EJERCICIOS –
1: Responde según el fragmento sobre Diocleciano:
(a) ¿A qué ciudad trasladó Diocleciano la capital del Imperio?
(b) ¿Dónde fijó su residencia Maximiano?
(c) ¿Qué año considera más probable la mayoría de los historiadores para el nacimiento de Constantino?
2: Continúa el fragmento sobre Diocleciano a partir de su última oración.

FRAGMENTO DEL DOCUMENTO –
┌──

Hacia el año 290, Roma estaba
agonizando. En ella ya no residía el emperador ni casi tampoco el Imperio. Cayo
Aurelio Diocleciano (244-311), el poseedor del título, no era romano sino hijo
de un liberto dálmata y su verdadero nombre era Diocles. No sentía el peso de
las tradiciones y su primera decisión fue trasladar la capital del Imperio a
Nicomedia, en el Asia Menor. La justificación de este acto se basó en que los
enemigos de Roma eran muchos y fuertes, y era menester estar cerca de ellos
para controlar mejor sus actividades. También había enemigos en la Germania, más
cerca de la Urbe, pero los de Oriente eran más importantes y, por otra parte,
de allí venían los suministros de todas clases para la ciudad.
Diocleciano comprendió este problema y, al encargarse del Imperio en Oriente, con el título de Augusto (majestuoso o venerable, el título con el que se nombraba a los emperadores), designó un colaborador con el mismo título y dignidad para gobernar Occidente: Marco Aurelio Maximiano (250-311) -apodado Hercúleo-, quien también desdeñó a la vieja Roma y fijó su residencia en Mediolanum, la actual Milán. Cada uno de estos augustos nombró, a su vez, a un colaborador que llevaba el título de César. Diocleciano eligió a Cayo Galerio (260-311), que fijó su residencia en Sirmiun, -Metrovica, en la actual Yugoslavia- y Maximiano nombró a Constancio Cloro (250-306), que eligió como residencia Tréveris en la Germania.
Este último conoció en una posada de Naisso -la actual Nis en Yugoslavia- a una sirvienta cristiana llamada Flavia Julia Elena (251-330), que le dio un hijo al que llamó Flavio Valerio Constantino. El nacimiento sucedió el 27 de febrero de un año que aún discuten los historiadores: 271, 275, 280 y 288. La mayoría, no obstante, se inclina por el año 280 como el más probable. El 1º de mayo del año 305 Diocleciano y Maximiano, según habían convenido, abdicaron simultáneamente de sus cargos, títulos y dignidades retirándose a la vida privada. Cayo Galerio fue nombrado Augusto de Oriente y Constancio Cloro Augusto de Occidente. A éste se le unió como César un general casi desconocido llamado Flavio Valerio Severo (248-307).

└──

LISTADO –
┌──

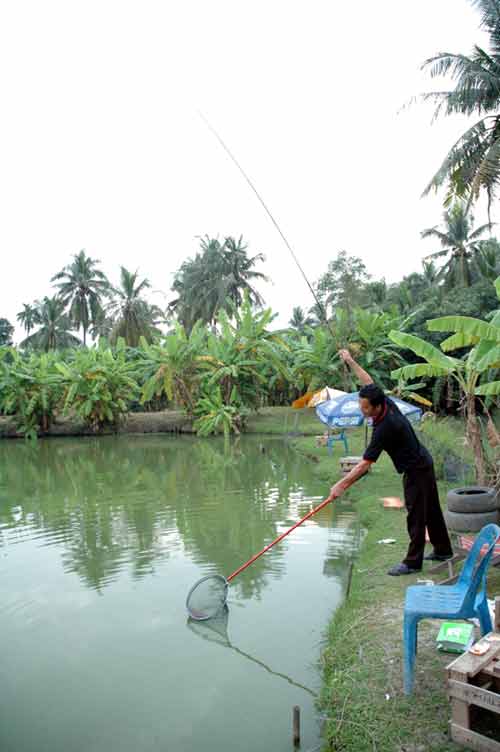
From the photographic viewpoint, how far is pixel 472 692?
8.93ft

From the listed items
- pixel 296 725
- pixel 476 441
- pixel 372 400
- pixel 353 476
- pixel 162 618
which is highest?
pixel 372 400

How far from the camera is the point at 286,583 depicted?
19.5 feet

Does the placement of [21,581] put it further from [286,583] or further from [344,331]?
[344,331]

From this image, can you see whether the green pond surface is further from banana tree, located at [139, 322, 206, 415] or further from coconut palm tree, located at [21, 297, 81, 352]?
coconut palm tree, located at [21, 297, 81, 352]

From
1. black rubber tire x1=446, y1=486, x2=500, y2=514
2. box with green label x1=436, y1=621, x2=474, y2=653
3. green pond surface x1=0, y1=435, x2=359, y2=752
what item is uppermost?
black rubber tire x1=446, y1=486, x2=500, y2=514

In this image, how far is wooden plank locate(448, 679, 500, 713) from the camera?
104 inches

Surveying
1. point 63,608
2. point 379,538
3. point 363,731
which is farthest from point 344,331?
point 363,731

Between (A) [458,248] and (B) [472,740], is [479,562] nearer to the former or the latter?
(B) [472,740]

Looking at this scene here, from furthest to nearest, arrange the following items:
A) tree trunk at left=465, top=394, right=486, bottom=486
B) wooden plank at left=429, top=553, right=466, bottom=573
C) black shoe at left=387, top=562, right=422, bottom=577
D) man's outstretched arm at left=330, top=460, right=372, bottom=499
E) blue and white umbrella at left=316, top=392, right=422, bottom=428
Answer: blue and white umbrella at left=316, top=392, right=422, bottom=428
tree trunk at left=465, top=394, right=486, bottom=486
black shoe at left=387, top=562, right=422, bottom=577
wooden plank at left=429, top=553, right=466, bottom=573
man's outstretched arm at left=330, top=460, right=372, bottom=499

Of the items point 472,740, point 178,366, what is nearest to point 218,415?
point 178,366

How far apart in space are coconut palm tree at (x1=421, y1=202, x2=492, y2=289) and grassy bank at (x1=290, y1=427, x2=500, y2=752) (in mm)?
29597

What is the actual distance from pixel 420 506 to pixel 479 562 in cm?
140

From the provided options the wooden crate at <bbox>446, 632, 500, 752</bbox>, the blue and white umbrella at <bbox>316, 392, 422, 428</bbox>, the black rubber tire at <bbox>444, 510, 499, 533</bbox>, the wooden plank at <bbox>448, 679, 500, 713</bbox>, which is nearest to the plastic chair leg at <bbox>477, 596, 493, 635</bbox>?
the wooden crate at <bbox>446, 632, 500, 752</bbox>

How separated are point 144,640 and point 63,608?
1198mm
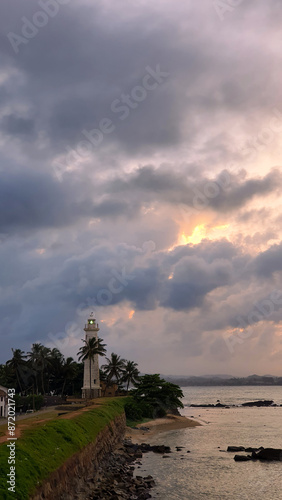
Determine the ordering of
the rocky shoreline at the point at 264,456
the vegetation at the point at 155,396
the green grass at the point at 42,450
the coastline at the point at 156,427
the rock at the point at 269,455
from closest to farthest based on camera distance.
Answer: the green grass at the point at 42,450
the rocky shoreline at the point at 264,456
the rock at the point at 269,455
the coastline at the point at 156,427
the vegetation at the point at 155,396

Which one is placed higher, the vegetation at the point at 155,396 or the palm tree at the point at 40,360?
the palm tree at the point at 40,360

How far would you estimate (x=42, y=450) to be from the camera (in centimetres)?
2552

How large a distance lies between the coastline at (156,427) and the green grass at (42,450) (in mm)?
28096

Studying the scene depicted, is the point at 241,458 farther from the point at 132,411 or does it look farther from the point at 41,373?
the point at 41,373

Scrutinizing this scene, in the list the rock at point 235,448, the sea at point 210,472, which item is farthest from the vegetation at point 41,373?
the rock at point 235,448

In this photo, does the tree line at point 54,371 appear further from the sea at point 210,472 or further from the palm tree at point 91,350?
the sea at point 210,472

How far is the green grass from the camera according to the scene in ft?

└──

RESPUESTAS –
1:
(a) A Nicomedia, en el Asia Menor.
(b) En Mediolanum, la actual Milán.
(c) El año 280.

2:
Este nombramiento causó por lo pronto dos descontentos: el del hijo de Maximiano, Marco Aurelio Majencio (278-312), y el del propio Constantino, quien ya en el año 295 había viajado con su padre a Palestina y luchado contra los sármatas a orillas del Danubio. Un año después, en 306, cuando Constancio Cloro murió en la Bretaña, las legiones proclamaron Augusto a Constantino al propio tiempo que, en Roma, estallaba una sublevación contra Galerio. Los revoltosos nombraron emperador en lugar de éste a Marco Aurelio Majencio (278-312), hijo de Maximiano, que se unió a su hijo abandonando su retiro y volviéndose a proclamar emperador. Más todavía, Galerio había nombrado César a un general llamado Maximino Daia (270-313) quien también quiso ser de la partida.
En mayo de 311 murieron Galerio y el viejo Maximiano. Quedaron pues, por un lado, Majencio y Daia, y por otro Constantino con su nuevo Augusto: Valerio Licinio (252-325). El 28 de octubre de 312, no lejos de Roma, muy cerca del Puente Milvio sobre el Tíber, Constantino derrotó a las tropas de Majencio en una batalla memorable. Majencio pereció ahogado en el río y Constantino entró triunfante en Roma. Al año siguiente, cerca de Andrianópolis, Maximino Daia fue vencido por Valerio Licinio.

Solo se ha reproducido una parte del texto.